> Record excerpts
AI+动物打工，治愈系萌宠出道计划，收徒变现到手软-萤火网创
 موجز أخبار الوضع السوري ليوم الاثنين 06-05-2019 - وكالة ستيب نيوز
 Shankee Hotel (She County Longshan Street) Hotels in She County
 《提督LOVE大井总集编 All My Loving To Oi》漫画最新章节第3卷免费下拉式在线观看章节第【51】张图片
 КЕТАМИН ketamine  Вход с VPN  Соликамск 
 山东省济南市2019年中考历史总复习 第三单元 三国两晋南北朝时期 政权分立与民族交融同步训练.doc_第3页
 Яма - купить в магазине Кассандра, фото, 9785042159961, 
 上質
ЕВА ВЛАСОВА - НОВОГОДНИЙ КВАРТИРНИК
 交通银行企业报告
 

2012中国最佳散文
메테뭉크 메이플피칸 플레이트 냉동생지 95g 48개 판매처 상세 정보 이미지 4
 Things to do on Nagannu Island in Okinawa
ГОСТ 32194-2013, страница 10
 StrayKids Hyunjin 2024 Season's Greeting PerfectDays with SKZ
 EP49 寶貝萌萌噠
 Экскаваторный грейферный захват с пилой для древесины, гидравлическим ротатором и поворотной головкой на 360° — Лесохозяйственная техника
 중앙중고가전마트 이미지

> Problem details
Rewrite the items above, changing "Island" to "Isle" and keeping every other part of each line the same.

> Task output
AI+动物打工，治愈系萌宠出道计划，收徒变现到手软-萤火网创
 موجز أخبار الوضع السوري ليوم الاثنين 06-05-2019 - وكالة ستيب نيوز
 Shankee Hotel (She County Longshan Street) Hotels in She County
 《提督LOVE大井总集编 All My Loving To Oi》漫画最新章节第3卷免费下拉式在线观看章节第【51】张图片
 КЕТАМИН ketamine  Вход с VPN  Соликамск 
 山东省济南市2019年中考历史总复习 第三单元 三国两晋南北朝时期 政权分立与民族交融同步训练.doc_第3页
 Яма - купить в магазине Кассандра, фото, 9785042159961, 
 上質
ЕВА ВЛАСОВА - НОВОГОДНИЙ КВАРТИРНИК
 交通银行企业报告
 

2012中国最佳散文
메테뭉크 메이플피칸 플레이트 냉동생지 95g 48개 판매처 상세 정보 이미지 4
 Things to do on Nagannu Isle in Okinawa
ГОСТ 32194-2013, страница 10
 StrayKids Hyunjin 2024 Season's Greeting PerfectDays with SKZ
 EP49 寶貝萌萌噠
 Экскаваторный грейферный захват с пилой для древесины, гидравлическим ротатором и поворотной головкой на 360° — Лесохозяйственная техника
 중앙중고가전마트 이미지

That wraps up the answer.